_DIRECTIONS_
Your answer should repeat every record verbatim.

_GIVEN DATA_
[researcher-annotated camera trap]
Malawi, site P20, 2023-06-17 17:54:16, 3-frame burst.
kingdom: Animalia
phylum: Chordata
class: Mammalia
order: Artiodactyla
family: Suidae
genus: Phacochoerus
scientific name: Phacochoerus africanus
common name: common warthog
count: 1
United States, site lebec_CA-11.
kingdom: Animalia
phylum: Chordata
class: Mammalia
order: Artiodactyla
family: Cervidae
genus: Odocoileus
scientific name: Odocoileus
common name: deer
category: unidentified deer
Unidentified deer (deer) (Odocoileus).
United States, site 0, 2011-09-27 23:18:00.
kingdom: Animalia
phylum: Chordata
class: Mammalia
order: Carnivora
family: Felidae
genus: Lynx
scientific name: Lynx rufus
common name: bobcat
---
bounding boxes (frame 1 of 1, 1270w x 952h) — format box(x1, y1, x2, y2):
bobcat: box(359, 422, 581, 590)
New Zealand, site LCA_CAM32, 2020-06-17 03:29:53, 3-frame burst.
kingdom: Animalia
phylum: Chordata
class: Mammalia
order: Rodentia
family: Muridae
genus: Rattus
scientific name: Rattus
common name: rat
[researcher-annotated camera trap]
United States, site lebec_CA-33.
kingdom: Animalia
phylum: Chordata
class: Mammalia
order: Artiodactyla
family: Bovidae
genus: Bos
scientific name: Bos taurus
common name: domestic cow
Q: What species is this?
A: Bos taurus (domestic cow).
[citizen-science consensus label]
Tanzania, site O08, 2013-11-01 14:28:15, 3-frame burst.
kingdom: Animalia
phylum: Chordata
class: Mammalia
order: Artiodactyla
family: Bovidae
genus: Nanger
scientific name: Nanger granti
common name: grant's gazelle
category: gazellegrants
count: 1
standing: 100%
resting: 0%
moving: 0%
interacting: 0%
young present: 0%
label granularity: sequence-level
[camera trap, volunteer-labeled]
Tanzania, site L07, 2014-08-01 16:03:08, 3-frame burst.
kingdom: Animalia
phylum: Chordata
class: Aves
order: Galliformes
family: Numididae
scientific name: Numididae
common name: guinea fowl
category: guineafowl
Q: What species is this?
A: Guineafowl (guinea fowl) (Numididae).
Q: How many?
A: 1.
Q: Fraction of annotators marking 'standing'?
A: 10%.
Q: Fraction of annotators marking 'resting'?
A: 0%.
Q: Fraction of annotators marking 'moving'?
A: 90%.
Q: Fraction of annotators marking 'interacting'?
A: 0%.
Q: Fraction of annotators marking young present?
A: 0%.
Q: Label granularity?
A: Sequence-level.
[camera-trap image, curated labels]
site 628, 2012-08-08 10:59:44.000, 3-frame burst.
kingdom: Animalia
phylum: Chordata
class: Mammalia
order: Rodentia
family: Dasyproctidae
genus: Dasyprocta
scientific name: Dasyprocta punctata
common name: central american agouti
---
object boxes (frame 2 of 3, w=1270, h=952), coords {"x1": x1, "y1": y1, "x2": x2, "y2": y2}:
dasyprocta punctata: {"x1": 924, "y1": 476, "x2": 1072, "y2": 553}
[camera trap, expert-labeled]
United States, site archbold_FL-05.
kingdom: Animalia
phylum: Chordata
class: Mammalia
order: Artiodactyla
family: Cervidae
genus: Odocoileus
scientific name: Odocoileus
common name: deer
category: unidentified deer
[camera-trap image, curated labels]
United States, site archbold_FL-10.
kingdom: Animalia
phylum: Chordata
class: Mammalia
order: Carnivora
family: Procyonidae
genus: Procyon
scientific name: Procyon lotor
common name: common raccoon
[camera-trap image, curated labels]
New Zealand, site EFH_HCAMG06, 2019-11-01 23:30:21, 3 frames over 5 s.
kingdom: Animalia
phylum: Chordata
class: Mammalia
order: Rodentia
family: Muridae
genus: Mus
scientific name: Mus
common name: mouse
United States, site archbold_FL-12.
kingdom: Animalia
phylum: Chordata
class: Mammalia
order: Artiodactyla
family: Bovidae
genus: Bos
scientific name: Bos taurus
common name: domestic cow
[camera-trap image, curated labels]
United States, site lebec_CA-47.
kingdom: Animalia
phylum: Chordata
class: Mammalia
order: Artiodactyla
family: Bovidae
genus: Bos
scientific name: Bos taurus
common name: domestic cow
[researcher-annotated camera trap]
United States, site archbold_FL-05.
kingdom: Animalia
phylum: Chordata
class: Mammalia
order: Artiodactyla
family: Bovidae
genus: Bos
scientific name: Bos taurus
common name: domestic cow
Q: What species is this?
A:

_THE COMPLETED TASK_
[researcher-annotated camera trap]
Malawi, site P20, 2023-06-17 17:54:16, 3-frame burst.
kingdom: Animalia
phylum: Chordata
class: Mammalia
order: Artiodactyla
family: Suidae
genus: Phacochoerus
scientific name: Phacochoerus africanus
common name: common warthog
count: 1
United States, site lebec_CA-11.
kingdom: Animalia
phylum: Chordata
class: Mammalia
order: Artiodactyla
family: Cervidae
genus: Odocoileus
scientific name: Odocoileus
common name: deer
category: unidentified deer
Unidentified deer (deer) (Odocoileus).
United States, site 0, 2011-09-27 23:18:00.
kingdom: Animalia
phylum: Chordata
class: Mammalia
order: Carnivora
family: Felidae
genus: Lynx
scientific name: Lynx rufus
common name: bobcat
---
bounding boxes (frame 1 of 1, 1270w x 952h) — format box(x1, y1, x2, y2):
bobcat: box(359, 422, 581, 590)
New Zealand, site LCA_CAM32, 2020-06-17 03:29:53, 3-frame burst.
kingdom: Animalia
phylum: Chordata
class: Mammalia
order: Rodentia
family: Muridae
genus: Rattus
scientific name: Rattus
common name: rat
[researcher-annotated camera trap]
United States, site lebec_CA-33.
kingdom: Animalia
phylum: Chordata
class: Mammalia
order: Artiodactyla
family: Bovidae
genus: Bos
scientific name: Bos taurus
common name: domestic cow
Q: What species is this?
A: Bos taurus (domestic cow).
[citizen-science consensus label]
Tanzania, site O08, 2013-11-01 14:28:15, 3-frame burst.
kingdom: Animalia
phylum: Chordata
class: Mammalia
order: Artiodactyla
family: Bovidae
genus: Nanger
scientific name: Nanger granti
common name: grant's gazelle
category: gazellegrants
count: 1
standing: 100%
resting: 0%
moving: 0%
interacting: 0%
young present: 0%
label granularity: sequence-level
[camera trap, volunteer-labeled]
Tanzania, site L07, 2014-08-01 16:03:08, 3-frame burst.
kingdom: Animalia
phylum: Chordata
class: Aves
order: Galliformes
family: Numididae
scientific name: Numididae
common name: guinea fowl
category: guineafowl
Q: What species is this?
A: Guineafowl (guinea fowl) (Numididae).
Q: How many?
A: 1.
Q: Fraction of annotators marking 'standing'?
A: 10%.
Q: Fraction of annotators marking 'resting'?
A: 0%.
Q: Fraction of annotators marking 'moving'?
A: 90%.
Q: Fraction of annotators marking 'interacting'?
A: 0%.
Q: Fraction of annotators marking young present?
A: 0%.
Q: Label granularity?
A: Sequence-level.
[camera-trap image, curated labels]
site 628, 2012-08-08 10:59:44.000, 3-frame burst.
kingdom: Animalia
phylum: Chordata
class: Mammalia
order: Rodentia
family: Dasyproctidae
genus: Dasyprocta
scientific name: Dasyprocta punctata
common name: central american agouti
---
object boxes (frame 2 of 3, w=1270, h=952), coords {"x1": x1, "y1": y1, "x2": x2, "y2": y2}:
dasyprocta punctata: {"x1": 924, "y1": 476, "x2": 1072, "y2": 553}
[camera trap, expert-labeled]
United States, site archbold_FL-05.
kingdom: Animalia
phylum: Chordata
class: Mammalia
order: Artiodactyla
family: Cervidae
genus: Odocoileus
scientific name: Odocoileus
common name: deer
category: unidentified deer
[camera-trap image, curated labels]
United States, site archbold_FL-10.
kingdom: Animalia
phylum: Chordata
class: Mammalia
order: Carnivora
family: Procyonidae
genus: Procyon
scientific name: Procyon lotor
common name: common raccoon
[camera-trap image, curated labels]
New Zealand, site EFH_HCAMG06, 2019-11-01 23:30:21, 3 frames over 5 s.
kingdom: Animalia
phylum: Chordata
class: Mammalia
order: Rodentia
family: Muridae
genus: Mus
scientific name: Mus
common name: mouse
United States, site archbold_FL-12.
kingdom: Animalia
phylum: Chordata
class: Mammalia
order: Artiodactyla
family: Bovidae
genus: Bos
scientific name: Bos taurus
common name: domestic cow
[camera-trap image, curated labels]
United States, site lebec_CA-47.
kingdom: Animalia
phylum: Chordata
class: Mammalia
order: Artiodactyla
family: Bovidae
genus: Bos
scientific name: Bos taurus
common name: domestic cow
[researcher-annotated camera trap]
United States, site archbold_FL-05.
kingdom: Animalia
phylum: Chordata
class: Mammalia
order: Artiodactyla
family: Bovidae
genus: Bos
scientific name: Bos taurus
common name: domestic cow
Q: What species is this?
A:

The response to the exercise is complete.